> EXERCISE DATA
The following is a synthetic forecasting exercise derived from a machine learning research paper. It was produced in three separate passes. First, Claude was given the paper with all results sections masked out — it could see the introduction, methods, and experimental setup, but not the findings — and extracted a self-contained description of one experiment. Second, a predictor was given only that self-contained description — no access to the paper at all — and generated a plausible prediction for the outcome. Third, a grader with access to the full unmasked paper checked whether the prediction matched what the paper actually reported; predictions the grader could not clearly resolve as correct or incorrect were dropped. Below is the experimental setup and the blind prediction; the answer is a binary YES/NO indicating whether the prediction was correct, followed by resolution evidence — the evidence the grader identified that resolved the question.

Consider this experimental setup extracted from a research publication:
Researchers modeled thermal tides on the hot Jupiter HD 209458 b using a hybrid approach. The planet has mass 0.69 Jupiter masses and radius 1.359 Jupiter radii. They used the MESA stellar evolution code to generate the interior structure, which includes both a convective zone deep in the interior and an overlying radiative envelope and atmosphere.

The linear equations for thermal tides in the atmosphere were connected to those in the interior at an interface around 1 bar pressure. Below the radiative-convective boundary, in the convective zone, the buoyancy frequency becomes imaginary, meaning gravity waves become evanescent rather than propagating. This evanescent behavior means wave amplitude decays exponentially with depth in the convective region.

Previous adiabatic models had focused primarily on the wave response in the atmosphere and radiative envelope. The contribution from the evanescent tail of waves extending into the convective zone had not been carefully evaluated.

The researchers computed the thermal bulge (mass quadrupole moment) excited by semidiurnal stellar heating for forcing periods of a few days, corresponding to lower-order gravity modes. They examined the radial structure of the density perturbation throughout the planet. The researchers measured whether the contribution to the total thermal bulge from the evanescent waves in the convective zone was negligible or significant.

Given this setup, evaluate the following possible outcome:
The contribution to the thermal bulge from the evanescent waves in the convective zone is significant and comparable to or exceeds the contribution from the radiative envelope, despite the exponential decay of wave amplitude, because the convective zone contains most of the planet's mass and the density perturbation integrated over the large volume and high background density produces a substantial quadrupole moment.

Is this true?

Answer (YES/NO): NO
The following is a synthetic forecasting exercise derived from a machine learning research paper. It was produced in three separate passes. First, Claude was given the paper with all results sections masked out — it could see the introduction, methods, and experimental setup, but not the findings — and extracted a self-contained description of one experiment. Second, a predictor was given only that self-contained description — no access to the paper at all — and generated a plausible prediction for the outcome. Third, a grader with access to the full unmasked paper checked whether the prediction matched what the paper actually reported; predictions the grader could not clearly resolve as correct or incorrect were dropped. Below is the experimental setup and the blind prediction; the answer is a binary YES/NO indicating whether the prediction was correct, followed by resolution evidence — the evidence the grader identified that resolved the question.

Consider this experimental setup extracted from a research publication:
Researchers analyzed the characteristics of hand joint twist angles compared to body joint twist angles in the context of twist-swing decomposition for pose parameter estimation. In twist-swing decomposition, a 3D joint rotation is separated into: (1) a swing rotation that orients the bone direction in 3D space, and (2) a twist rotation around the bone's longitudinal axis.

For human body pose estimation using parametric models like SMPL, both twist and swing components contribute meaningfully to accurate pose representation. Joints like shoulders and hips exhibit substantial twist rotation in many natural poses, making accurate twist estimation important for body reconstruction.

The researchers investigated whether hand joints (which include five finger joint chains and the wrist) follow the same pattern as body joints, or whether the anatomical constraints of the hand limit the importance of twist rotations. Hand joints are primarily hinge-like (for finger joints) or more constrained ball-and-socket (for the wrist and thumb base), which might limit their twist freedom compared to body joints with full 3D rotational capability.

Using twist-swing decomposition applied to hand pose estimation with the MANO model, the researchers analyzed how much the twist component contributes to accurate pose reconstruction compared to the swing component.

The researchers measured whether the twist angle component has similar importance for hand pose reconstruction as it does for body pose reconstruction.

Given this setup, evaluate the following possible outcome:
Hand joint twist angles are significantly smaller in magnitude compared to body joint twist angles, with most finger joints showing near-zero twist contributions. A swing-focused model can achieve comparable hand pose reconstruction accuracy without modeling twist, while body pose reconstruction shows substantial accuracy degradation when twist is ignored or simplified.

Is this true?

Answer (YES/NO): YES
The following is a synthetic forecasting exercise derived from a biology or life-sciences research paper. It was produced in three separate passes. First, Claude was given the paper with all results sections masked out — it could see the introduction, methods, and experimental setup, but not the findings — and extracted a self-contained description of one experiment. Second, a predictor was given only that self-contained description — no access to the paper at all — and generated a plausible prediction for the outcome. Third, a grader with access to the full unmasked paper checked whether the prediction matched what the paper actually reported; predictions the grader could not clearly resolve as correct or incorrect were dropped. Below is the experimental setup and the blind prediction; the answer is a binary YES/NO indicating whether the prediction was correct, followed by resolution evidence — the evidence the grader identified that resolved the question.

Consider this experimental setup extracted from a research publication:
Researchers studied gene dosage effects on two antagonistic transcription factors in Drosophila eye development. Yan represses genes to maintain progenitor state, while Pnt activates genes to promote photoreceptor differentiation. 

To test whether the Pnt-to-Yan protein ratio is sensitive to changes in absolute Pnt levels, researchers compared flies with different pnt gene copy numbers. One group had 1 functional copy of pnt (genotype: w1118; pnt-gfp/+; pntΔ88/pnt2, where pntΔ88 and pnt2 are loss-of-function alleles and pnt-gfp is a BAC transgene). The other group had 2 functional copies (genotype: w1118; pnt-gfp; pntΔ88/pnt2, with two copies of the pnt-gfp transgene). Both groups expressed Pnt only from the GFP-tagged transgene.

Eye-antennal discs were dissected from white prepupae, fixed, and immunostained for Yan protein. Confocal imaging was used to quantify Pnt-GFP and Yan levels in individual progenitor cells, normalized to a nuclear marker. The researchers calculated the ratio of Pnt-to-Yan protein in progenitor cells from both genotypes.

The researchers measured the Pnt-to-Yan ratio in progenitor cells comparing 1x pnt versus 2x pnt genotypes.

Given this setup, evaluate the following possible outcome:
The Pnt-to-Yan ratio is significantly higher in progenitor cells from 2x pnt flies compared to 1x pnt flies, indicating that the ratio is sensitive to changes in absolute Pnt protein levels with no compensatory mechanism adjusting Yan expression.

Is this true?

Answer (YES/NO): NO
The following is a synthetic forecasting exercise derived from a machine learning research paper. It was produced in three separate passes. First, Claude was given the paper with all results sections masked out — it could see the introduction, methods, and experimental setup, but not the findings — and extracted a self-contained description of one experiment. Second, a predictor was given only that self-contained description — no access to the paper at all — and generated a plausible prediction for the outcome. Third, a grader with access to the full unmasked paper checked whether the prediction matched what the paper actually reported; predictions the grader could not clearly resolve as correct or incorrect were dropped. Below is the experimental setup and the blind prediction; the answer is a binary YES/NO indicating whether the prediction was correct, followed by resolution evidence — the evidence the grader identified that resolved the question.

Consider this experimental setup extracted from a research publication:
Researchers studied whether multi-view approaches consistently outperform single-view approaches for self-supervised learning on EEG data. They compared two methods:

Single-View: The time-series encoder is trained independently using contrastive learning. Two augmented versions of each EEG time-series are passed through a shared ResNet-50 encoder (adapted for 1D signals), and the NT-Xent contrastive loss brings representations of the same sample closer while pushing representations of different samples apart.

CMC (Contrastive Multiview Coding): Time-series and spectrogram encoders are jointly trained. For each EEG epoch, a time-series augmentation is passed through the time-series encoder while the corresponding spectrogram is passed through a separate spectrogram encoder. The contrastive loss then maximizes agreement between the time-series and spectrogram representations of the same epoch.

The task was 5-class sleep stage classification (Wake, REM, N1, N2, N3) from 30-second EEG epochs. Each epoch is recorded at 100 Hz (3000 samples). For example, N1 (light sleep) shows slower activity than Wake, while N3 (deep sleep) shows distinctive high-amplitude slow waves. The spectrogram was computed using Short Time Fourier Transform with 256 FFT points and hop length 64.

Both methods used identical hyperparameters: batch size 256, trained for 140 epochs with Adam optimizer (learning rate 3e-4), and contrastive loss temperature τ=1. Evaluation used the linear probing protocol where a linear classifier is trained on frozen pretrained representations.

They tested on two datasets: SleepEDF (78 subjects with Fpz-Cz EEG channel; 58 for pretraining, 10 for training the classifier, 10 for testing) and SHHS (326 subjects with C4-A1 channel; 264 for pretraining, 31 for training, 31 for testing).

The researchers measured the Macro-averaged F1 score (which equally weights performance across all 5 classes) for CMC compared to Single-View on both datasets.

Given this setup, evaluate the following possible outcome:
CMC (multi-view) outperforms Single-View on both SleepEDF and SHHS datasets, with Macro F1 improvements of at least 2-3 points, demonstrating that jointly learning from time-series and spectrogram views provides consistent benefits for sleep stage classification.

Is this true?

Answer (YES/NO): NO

...

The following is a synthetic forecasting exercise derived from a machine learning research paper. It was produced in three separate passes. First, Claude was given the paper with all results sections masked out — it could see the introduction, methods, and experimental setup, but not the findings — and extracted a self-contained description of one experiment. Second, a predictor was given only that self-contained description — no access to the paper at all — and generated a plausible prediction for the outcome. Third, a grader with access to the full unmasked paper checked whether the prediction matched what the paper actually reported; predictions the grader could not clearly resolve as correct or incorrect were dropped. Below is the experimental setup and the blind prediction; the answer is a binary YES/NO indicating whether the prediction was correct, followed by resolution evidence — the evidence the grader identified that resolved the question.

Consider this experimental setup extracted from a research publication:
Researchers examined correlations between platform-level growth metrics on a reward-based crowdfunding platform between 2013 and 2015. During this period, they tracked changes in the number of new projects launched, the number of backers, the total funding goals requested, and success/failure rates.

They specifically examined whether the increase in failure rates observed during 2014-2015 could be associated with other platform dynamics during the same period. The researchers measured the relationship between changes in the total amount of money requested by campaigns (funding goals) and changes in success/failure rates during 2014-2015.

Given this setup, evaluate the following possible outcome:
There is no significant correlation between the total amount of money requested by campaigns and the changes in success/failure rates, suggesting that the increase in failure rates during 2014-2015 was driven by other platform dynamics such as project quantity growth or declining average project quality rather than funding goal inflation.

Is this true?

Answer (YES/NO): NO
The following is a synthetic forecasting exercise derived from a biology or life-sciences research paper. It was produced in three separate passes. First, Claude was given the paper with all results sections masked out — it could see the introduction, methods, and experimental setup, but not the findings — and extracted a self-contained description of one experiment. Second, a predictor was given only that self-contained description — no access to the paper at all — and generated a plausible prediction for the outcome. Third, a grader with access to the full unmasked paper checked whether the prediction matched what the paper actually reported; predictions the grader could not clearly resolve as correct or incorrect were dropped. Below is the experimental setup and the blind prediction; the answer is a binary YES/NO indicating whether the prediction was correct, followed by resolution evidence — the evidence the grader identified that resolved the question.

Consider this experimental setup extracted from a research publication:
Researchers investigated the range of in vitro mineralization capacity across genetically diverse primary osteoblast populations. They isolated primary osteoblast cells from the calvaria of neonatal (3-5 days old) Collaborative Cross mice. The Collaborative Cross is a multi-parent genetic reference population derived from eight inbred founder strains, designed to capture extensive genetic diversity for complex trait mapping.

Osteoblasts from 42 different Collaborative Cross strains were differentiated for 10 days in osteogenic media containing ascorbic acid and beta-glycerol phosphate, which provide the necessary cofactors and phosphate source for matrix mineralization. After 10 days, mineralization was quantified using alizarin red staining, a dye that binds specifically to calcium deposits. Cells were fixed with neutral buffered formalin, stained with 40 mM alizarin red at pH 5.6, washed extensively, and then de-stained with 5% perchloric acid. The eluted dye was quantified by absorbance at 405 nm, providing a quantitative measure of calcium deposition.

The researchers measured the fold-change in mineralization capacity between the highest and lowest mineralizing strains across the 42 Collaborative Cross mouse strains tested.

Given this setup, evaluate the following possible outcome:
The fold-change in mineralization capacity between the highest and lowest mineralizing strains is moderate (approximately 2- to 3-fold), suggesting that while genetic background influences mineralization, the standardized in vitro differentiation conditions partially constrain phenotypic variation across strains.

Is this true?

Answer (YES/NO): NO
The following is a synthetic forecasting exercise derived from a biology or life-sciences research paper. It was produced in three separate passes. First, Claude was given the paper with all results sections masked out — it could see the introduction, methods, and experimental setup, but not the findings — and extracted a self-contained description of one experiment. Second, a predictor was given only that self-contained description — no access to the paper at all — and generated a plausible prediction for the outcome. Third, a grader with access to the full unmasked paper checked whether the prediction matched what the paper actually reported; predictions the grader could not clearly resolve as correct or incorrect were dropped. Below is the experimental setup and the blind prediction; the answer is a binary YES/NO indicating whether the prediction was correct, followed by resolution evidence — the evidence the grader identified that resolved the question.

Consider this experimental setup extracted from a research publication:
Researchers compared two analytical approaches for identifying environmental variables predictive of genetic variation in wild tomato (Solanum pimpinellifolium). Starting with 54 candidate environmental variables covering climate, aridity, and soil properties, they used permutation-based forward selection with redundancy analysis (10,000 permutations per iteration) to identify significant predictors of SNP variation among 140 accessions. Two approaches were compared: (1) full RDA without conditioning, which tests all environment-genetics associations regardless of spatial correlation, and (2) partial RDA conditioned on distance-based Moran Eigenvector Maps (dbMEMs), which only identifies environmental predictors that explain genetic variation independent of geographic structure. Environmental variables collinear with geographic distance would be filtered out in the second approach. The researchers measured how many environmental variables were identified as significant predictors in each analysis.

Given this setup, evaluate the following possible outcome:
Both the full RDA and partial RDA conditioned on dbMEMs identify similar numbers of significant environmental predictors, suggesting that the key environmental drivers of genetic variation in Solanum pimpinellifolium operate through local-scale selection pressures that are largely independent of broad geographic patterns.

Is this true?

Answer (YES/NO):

---

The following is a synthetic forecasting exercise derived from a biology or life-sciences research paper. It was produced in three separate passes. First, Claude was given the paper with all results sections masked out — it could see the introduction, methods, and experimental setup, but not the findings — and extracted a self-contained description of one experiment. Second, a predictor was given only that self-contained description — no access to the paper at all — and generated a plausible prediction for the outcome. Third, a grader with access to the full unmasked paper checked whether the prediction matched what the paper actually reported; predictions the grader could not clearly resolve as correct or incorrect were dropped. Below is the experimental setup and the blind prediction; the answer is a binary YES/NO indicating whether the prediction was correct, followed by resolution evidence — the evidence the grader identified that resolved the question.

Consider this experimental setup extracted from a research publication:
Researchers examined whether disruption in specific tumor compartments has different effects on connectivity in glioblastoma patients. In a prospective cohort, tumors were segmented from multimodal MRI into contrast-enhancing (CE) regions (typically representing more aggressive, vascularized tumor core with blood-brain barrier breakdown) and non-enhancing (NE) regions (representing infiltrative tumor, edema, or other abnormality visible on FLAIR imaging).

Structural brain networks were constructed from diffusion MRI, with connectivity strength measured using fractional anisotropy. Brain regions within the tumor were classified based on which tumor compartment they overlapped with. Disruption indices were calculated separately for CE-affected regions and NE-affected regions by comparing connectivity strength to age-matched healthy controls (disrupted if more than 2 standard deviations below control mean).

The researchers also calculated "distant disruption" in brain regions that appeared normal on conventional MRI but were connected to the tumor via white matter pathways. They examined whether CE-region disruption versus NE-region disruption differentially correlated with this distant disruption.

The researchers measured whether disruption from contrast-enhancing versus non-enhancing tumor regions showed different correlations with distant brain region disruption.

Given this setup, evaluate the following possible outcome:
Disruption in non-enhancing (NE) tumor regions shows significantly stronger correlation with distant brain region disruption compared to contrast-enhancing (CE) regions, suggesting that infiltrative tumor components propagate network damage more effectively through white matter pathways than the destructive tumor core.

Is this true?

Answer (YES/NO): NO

> PROMPT
All lines of the records containing "money" should be shown.

> RESULT
They specifically examined whether the increase in failure rates observed during 2014-2015 could be associated with other platform dynamics during the same period. The researchers measured the relationship between changes in the total amount of money requested by campaigns (funding goals) and changes in success/failure rates during 2014-2015.
There is no significant correlation between the total amount of money requested by campaigns and the changes in success/failure rates, suggesting that the increase in failure rates during 2014-2015 was driven by other platform dynamics such as project quantity growth or declining average project quality rather than funding goal inflation.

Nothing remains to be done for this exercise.